US Supreme Court refuses to rule in nuns’ HHS contraception mandate case
WASHINGTON, D.C., May 16, 2016 (LifeSiteNews) – The U.S. Supreme Court this morning chose not to make a ruling in Zubik v. Burwell about whether the Obama administration's controversial HHS mandate violated federal law.
Instead, the justices remanded the case back to U.S. Appeals Courts, telling the government and the plaintiffs to work together and find a compromise that would allow the government to provide contraceptives, abortifacients, and sterilization to all females without a co-pay while not requiring religious employers to take any active role in the coverage.
The decision vacates the previous, conflicting rulings from the appeals courts and tells the two parties to start anew.
It's a far cry from the ambitious case the court's original nine justices envisioned when they combined seven court cases into one, omnibus case on the HHS mandate. The justices had hoped to rule on whether the controversial regulations implemented by the Obama administration violates the 1993 Religious Freedom Restoration Act (RFRA), especially in the way it may “hijack” the employers' plans to provide coverage that violates their faith.
After the death of Justice Antonin Scalia this year, the argument largely came down to the specific mechanism that religious employers used to opt out of the HHS mandate. Several petitions, particularly the Little Sisters of the Poor, objected to signing a form that signaled their opposition to providing the contraception.
Since insurance companies use that affidavit to provide women contraception, including potentially abortion-inducing “birth control” methods such as the IUD, the nuns argued that signing the paper amounted to their cooperation in sin.
The court, seeming to admit it is hopelessly deadlocked, sought to avoid a 4-4 tie that would leave all the lower courts' orders in place. That would have made the opt-out procedure legal in some places and illegal in others.
Instead, justices asked both sides to submit additional briefs that described how both sides could achieve their mutual goals.
The brief filed by religious petitioners, of both Protestant and Catholic backgrounds, said they were willing to accept the mandate as long as they “need to do nothing more than contract for a plan that does not include coverage for some or all forms of contraception.”
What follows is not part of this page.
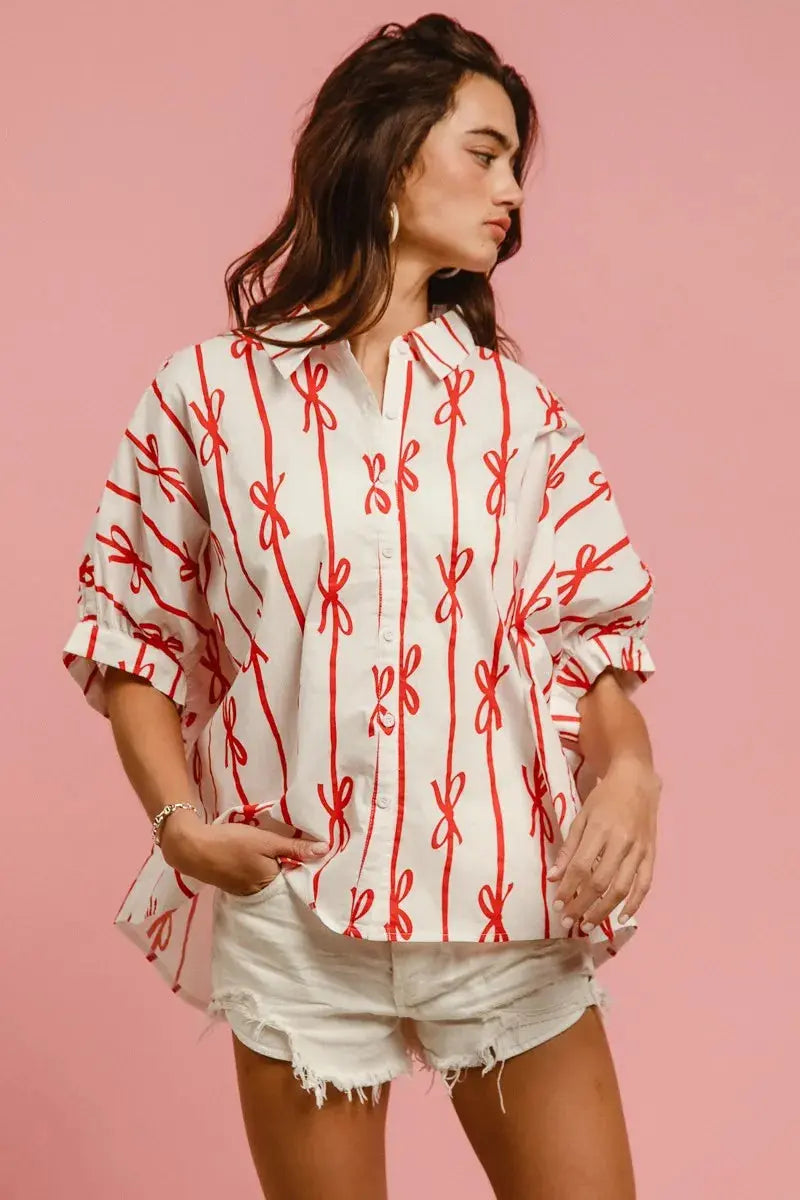 BiBi Bow Ribbon Woven Printed Button Down Shirt | Feminine Button-Up Top | Jade Icarus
In the government's brief, Solicitor General Donald Verrilli wrote that the present method for religious employers to opt out “could be modified to operate in the manner” that respects conscience concerns, “while still ensuring that the affected women receive contraceptive coverage seamlessly.”
The parties in each of the separate cases will now return to their respective appeals courts to hammer out a new way of offering coverage, while the substance of the HHS mandate goes without judicial review – at least, for now.
“Nothing in this opinion, or in the opinions or orders of the courts below, is to affect the ability of the [g]overnment to ensure that women covered by petitioners’ health plans 'obtain, without cost, the full range of FDA approved contraceptives,'” the justices wrote.